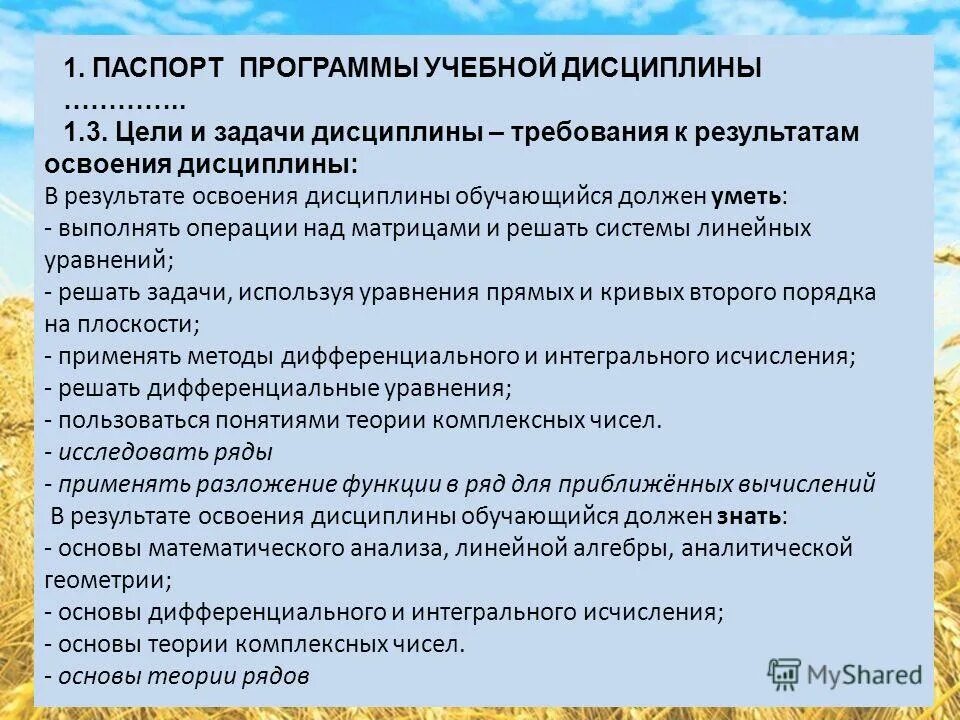 1. ПАСПОРТ ПРОГРАММЫ УЧЕБНОЙ ДИСЦИПЛИНЫ …………..

1.3. Цели и задачи дисциплины – требования к результатам освоения дисциплины:

В результате освоения дисциплины обучающийся должен уметь:
- выполнять операции над матрицами и решать системы линейных уравнений;
- решать задачи, используя уравнения прямых и кривых второго порядка на плоскости;
- применять методы дифференциального и интегрального исчисления;
- решать дифференциальные уравнения;
- пользоваться понятиями теории комплексных чисел.
- исследовать ряды
- применять разложение функции в ряд для приближённых вычислений

В результате освоения дисциплины обучающийся должен знать:
- основы математического анализа, линейной алгебры, аналитической геометрии;
- основы дифференциального и интегрального исчисления;
- основы теории комплексных чисел.
- основы теории рядов

MyShared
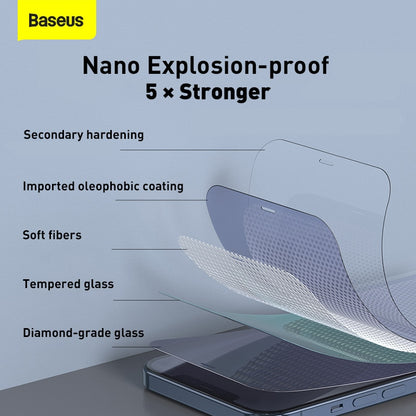 Baseus

Nano Explosion-proof
5 × Stronger

Secondary hardening

Imported oleophobic coating

Soft fibers

Tempered glass

Diamond-grade glass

◆ PROMPT
Find every line of the data that includes the string "комплексных". Copy each of those lines.

◆ REPLY
- пользоваться понятиями теории комплексных чисел.
- основы теории комплексных чисел.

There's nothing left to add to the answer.